Recently, models based on neural networks have become increasingly popular (Kim, 2014; Zhang and LeCun, 2015; Conneau et al., 2016). While these models achieve very good performance in practice, they tend to be relatively slow both at train and test time, limiting their use on very large datasets.
A simple and efficient baseline for sentence classification is to represent sentences as bag of words (BoW) and train a linear classifier, e.g., a logistic regression or an SVM (Joachims, 1998; Fan et al., 2008). However, linear classifiers do not share parameters among features and classes. This possibly limits their generalization in the context of large output space where some classes have very few examples. Common solutions to this problem are to factorize the linear classifier into low rank matrices (Schutze, 1992; Mikolov et al., 2013) or to use multilayer neural networks (Collobert and Weston, 2008; Zhang et al., 2015).
Hierarchical Softmax
When the number of classes is large, computing the linear classifier is computationally expensive. More precisely, the computational complexity is O(kh) where k is the number of classes and h the dimension of the text representation. In order to improve our running time, we use a hierarchical softmax (Goodman, 2001) based on the Huffman coding tree (Mikolov et al., 2013). During training, the computational complexity drops to O(h log2(k)).

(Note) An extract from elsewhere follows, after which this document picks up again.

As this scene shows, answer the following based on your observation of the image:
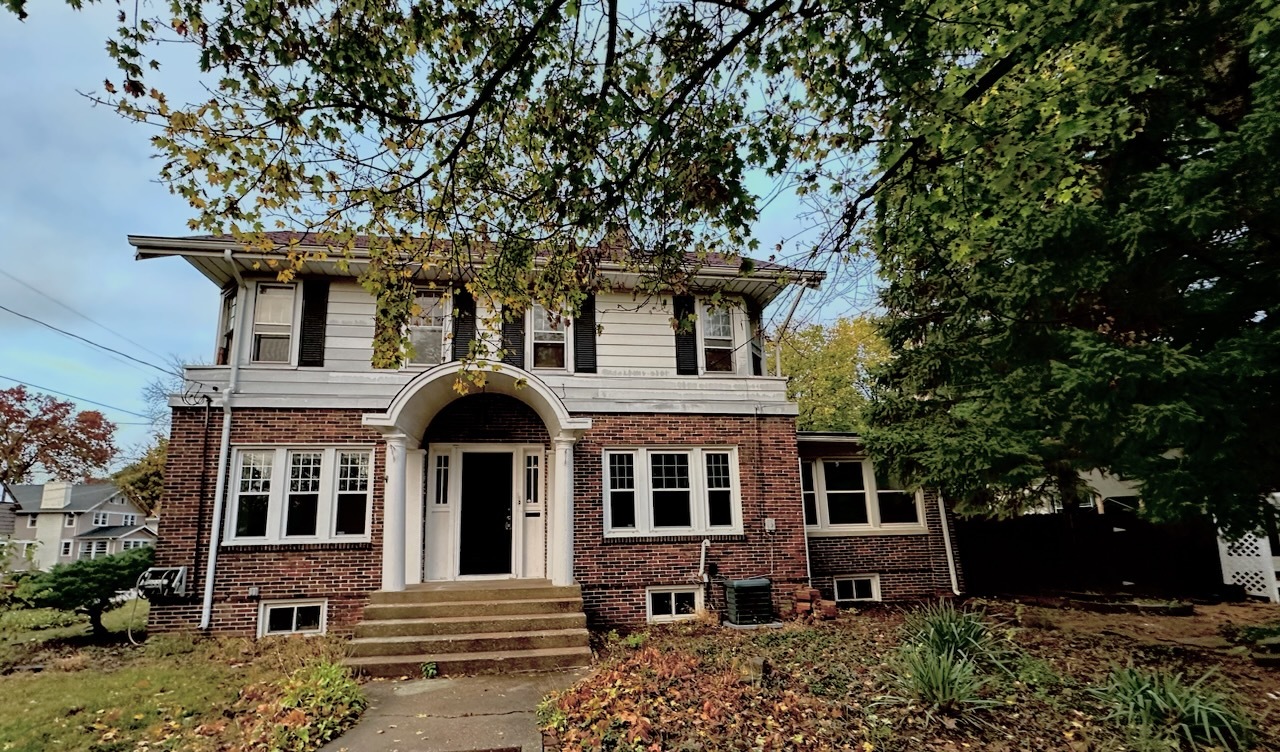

Model architecture of a fastText for a sentence with N ngram features x1, ...xn. The features are embedded and averaged to calculate the hidden variable.
This architecture is similar to the CBOW model of Mikolov et al. (2013), where the middle word is replaced by a label. We use the softmax function f to compute the probability distribution over the predefined classes. Cross entropy is used to compute loss. As bag-of-word representation does not consider word order, n-gram features is used to capture some partial information about the local word order.